Related to Stegosaurus, equally huge, but very
different in proportions and character of its armor was
the Ankylosaurus of the late Cretacic. This animal, a
contemporary of the Tyrannosaurus and duck-billed
dinosaurs was more effectively though less grotesquely
armored than its more ancient relative. The body is
covered with massive bony plates set close together and
lying flat over the surface from head to tip of tail.
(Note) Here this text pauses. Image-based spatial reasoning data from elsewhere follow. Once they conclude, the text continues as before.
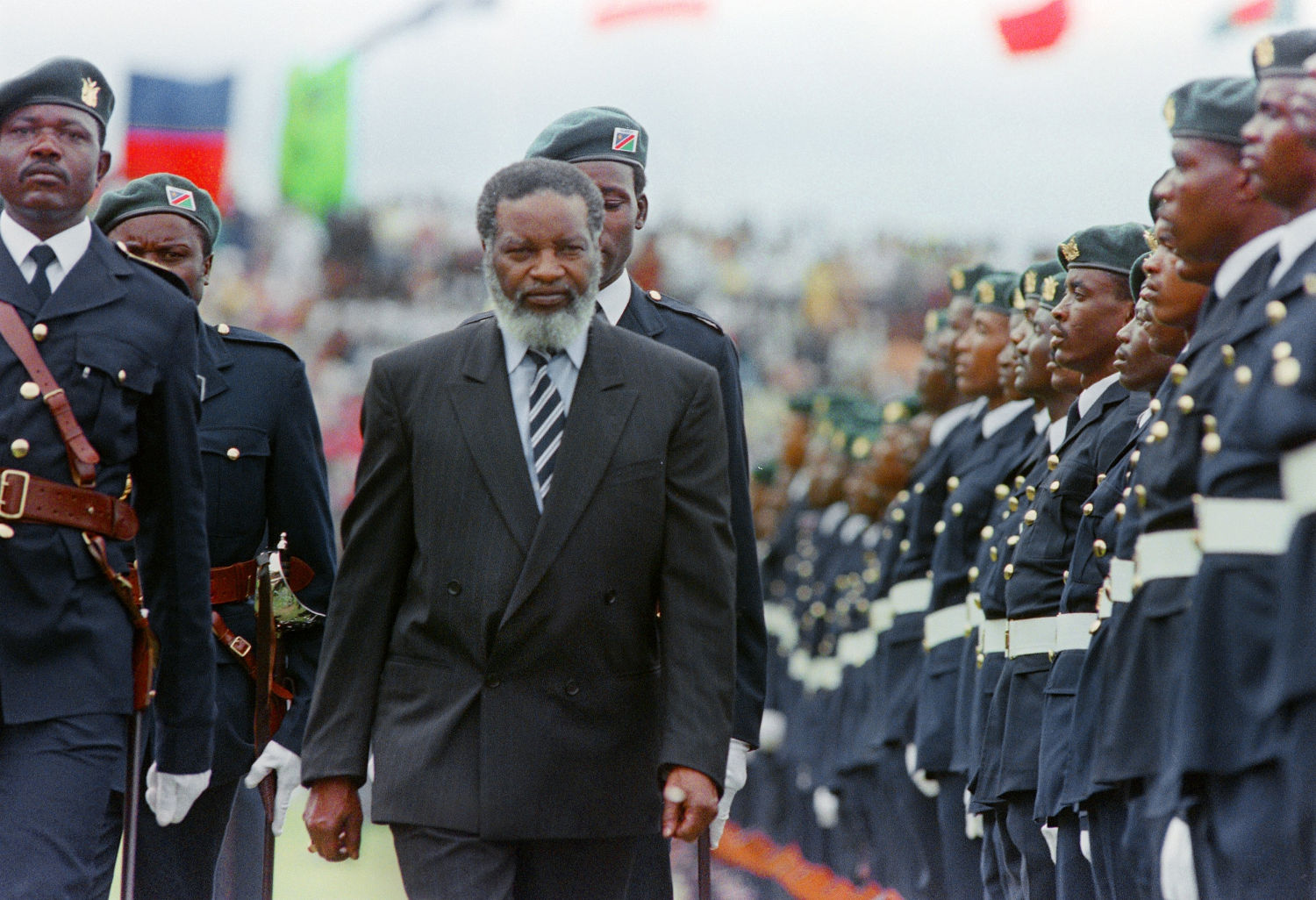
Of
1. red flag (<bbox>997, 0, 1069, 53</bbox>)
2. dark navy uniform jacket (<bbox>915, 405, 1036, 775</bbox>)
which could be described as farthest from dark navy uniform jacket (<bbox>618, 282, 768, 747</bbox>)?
red flag (<bbox>997, 0, 1069, 53</bbox>)

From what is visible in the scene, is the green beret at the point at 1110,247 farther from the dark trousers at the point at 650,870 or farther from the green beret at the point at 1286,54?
the dark trousers at the point at 650,870

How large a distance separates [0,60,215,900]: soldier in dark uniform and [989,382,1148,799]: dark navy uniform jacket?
2518 mm

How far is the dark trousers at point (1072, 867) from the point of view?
20.1 ft

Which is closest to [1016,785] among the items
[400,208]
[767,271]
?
[767,271]

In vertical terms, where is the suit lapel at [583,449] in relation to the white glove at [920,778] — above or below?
above

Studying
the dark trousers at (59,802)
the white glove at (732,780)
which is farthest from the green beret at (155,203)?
the white glove at (732,780)

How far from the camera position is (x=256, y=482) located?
21.0 ft

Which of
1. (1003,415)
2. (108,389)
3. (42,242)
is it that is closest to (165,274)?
(42,242)

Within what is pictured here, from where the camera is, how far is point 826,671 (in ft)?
40.3

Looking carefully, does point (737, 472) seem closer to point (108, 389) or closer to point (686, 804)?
point (686, 804)

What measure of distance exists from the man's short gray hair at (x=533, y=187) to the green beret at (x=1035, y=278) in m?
3.26

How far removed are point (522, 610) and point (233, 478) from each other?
7.22 feet

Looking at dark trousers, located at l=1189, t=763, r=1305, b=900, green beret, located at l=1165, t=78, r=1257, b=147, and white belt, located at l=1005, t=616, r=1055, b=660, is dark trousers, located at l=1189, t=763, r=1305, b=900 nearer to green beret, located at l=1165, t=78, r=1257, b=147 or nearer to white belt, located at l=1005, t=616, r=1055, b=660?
green beret, located at l=1165, t=78, r=1257, b=147

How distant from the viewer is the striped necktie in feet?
A: 14.8
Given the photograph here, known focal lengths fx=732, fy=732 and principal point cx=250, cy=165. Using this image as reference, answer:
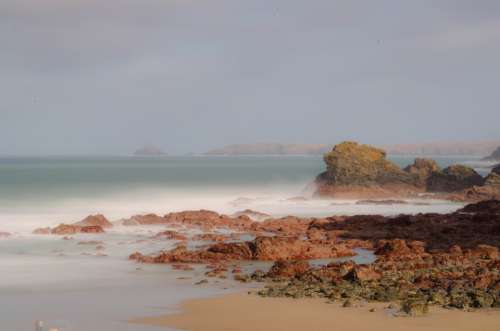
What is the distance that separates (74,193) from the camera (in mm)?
75312

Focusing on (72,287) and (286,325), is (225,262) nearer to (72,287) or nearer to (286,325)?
(72,287)

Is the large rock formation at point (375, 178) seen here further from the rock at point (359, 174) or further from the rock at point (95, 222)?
the rock at point (95, 222)

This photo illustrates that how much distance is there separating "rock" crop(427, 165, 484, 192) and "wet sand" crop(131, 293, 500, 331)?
1736 inches

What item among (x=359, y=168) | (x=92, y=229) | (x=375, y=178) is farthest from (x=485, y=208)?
(x=375, y=178)

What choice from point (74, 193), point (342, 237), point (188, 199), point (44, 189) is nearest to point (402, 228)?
point (342, 237)

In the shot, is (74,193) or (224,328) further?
(74,193)

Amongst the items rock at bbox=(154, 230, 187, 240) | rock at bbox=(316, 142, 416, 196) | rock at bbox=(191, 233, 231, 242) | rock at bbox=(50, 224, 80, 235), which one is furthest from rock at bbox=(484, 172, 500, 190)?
rock at bbox=(50, 224, 80, 235)

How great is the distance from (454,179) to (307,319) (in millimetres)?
46700

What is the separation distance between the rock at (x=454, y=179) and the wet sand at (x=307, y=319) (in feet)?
145

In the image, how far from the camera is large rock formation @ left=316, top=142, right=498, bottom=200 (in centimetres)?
5710

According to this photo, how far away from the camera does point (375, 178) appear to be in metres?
58.7

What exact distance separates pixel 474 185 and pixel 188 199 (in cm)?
2765

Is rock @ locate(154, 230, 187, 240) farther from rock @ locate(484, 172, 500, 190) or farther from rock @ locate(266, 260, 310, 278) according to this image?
rock @ locate(484, 172, 500, 190)

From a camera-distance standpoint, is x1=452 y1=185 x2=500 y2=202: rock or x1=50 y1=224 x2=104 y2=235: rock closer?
x1=50 y1=224 x2=104 y2=235: rock
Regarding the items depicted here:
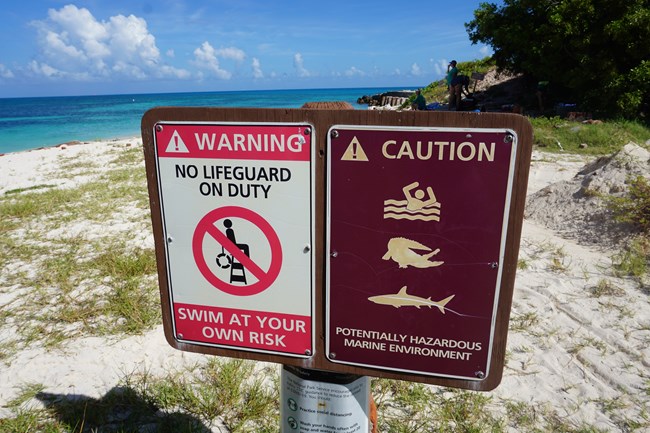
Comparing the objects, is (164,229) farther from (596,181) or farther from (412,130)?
(596,181)

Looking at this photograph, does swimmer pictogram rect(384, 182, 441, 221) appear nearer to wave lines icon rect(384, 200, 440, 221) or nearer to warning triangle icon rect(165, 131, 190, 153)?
wave lines icon rect(384, 200, 440, 221)

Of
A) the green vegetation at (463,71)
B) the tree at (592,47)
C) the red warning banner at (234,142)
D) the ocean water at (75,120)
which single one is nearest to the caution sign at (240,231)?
the red warning banner at (234,142)

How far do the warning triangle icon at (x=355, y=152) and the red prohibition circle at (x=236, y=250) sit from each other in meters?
0.31

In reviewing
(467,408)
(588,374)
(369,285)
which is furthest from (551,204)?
(369,285)

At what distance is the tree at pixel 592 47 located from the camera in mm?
12297

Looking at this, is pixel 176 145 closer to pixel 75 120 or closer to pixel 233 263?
pixel 233 263

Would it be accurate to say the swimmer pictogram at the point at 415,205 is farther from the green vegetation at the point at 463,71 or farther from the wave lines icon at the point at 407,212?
the green vegetation at the point at 463,71

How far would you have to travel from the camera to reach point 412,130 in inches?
42.2

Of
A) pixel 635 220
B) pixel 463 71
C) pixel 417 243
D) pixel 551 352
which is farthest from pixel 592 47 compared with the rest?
pixel 463 71

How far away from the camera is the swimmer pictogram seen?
1.09 meters

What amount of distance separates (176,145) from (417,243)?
75 centimetres

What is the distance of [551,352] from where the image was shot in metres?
3.03

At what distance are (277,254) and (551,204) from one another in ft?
19.4

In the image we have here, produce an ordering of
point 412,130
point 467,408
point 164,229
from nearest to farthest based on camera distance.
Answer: point 412,130 < point 164,229 < point 467,408
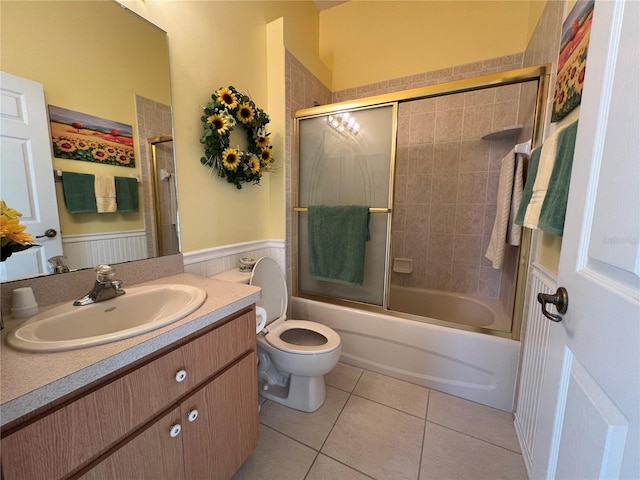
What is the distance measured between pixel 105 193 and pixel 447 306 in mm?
2446

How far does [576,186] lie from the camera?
22.7 inches

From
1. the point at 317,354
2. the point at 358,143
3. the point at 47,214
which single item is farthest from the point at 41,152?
the point at 358,143

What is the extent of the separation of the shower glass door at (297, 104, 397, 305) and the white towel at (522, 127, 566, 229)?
74 cm

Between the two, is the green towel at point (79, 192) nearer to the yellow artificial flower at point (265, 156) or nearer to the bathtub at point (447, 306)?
the yellow artificial flower at point (265, 156)

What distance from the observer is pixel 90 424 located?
570 millimetres

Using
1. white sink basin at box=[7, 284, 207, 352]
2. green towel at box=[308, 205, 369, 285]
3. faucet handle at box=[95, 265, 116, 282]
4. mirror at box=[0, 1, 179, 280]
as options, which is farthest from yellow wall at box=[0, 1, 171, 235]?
green towel at box=[308, 205, 369, 285]

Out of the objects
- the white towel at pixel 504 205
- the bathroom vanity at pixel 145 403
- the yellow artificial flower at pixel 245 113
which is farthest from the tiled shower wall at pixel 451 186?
the bathroom vanity at pixel 145 403

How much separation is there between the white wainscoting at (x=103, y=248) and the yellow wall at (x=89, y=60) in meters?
0.03

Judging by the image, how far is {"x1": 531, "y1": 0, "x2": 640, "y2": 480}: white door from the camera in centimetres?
39

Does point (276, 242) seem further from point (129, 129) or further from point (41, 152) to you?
point (41, 152)

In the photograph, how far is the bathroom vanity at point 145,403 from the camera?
491mm

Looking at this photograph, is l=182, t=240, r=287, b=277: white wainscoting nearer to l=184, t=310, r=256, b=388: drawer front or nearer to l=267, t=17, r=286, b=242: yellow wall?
l=267, t=17, r=286, b=242: yellow wall

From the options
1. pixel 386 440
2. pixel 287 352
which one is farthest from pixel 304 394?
pixel 386 440

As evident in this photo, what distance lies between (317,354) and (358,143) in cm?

While the stegosaur's body was narrow and compressed, in
this animal it is exceptionally broad and the wide
spreading ribs are coössified with the vertebrae, making
a very solid support for the transverse rows of armor
plates. The head is broad triangular, flat topped and
solidly armored, the plates consolidated with the
surface of the skull and overhanging sides and front,
the nostrils and eyes overhung by plates and bosses of
bone; and the tail ended in a blunt heavy club of
massive plates consolidated to each other and to the tip
of the tail vertebrae. The legs were short, massive and
straight, ending probably in elephant-like feet. The
animal has well been called "the most ponderous animated
citadel the world has ever seen" and we may suppose that
when it tucked in its legs and settled down on the
surface it would be proof even against the attacks of
the terrible Tyrannosaur.
After Brown
Fig. 36.—Ankylosaurus,
top view of skull in fig. 35.
This marvellous animal was made known to science by
the discoveries of the Museum parties in Montana and
Alberta under Barnum Brown. Fragmentary remains of
smaller relatives had been discovered by earlier
explorers but nothing that gave any adequate notion of
its character or gigantic size. From a partial skeleton
discovered in the Hell Creek beds of Montana, and others
in the Edmonton and Belly River formations of the Red
Deer River, Alberta, it has been possible to reconstruct
the entire skeleton of the animal, save for the feet,
and to locate and arrange most of the armor plates
exactly. A skeleton mount from these specimens will
shortly be constructed for the Cretaceous Dinosaur Hall.
Scelidosaurus, Polacanthus, etc. Various
armored dinosaurs, of smaller size and less heavily
plated, have been described from the Jurassic, Comanchic
and Cretacic formations of Europe. The best known are
Scelidosaurus of the Lower Jurassic of England, and
Polacanthus of the Comanchic (Wealden).